Spatial reasoning question data:
___
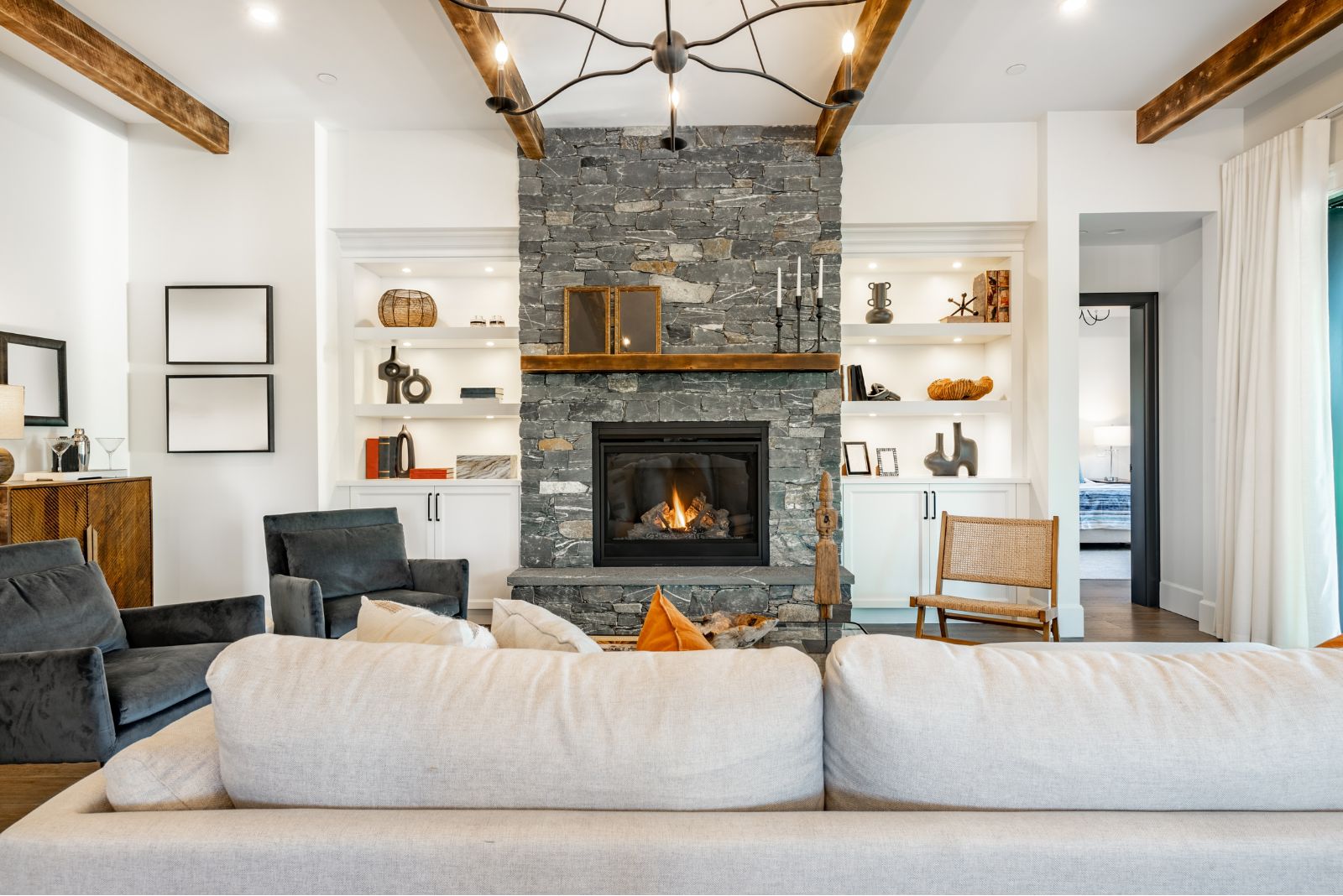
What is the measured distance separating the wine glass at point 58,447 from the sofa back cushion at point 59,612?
148 centimetres

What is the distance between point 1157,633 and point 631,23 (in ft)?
13.8

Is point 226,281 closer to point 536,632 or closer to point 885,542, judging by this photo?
point 536,632

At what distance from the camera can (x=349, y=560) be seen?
10.8 ft

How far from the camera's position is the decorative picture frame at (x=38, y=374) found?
3.26 metres

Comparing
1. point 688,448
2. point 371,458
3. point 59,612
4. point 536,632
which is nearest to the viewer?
point 536,632

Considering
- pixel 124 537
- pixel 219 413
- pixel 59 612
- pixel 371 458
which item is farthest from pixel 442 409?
pixel 59 612

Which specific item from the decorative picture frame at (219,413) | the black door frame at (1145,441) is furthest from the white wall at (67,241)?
the black door frame at (1145,441)

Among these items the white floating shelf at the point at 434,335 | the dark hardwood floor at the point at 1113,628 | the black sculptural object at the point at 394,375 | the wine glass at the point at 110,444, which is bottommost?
___
--- OBJECTIVE ---
Put every line of the entries above into a JSON list of strings, one string per line, skipping blank lines. Leave the picture lines out of the list.

--- FINISHED ANSWER ---
[
  "What is the measured distance separating the wine glass at point 58,447 from the sofa back cushion at point 59,612?",
  "148 centimetres",
  "What is the distance between point 1157,633 and point 631,23 (in ft)?",
  "13.8",
  "Is point 226,281 closer to point 536,632 or closer to point 885,542, judging by this photo?",
  "point 536,632",
  "At what distance from the camera can (x=349, y=560) be seen?",
  "10.8 ft",
  "How far from the camera's position is the decorative picture frame at (x=38, y=374) found?",
  "3.26 metres",
  "Comparing",
  "1. point 688,448",
  "2. point 371,458",
  "3. point 59,612",
  "4. point 536,632",
  "which is nearest to the viewer?",
  "point 536,632",
  "Considering",
  "- pixel 124 537",
  "- pixel 219 413",
  "- pixel 59 612",
  "- pixel 371 458",
  "which item is farthest from pixel 442 409?",
  "pixel 59 612",
  "Which specific item from the decorative picture frame at (219,413) | the black door frame at (1145,441) is furthest from the white wall at (67,241)?",
  "the black door frame at (1145,441)",
  "Among these items the white floating shelf at the point at 434,335 | the dark hardwood floor at the point at 1113,628 | the black sculptural object at the point at 394,375 | the wine glass at the point at 110,444, which is bottommost?"
]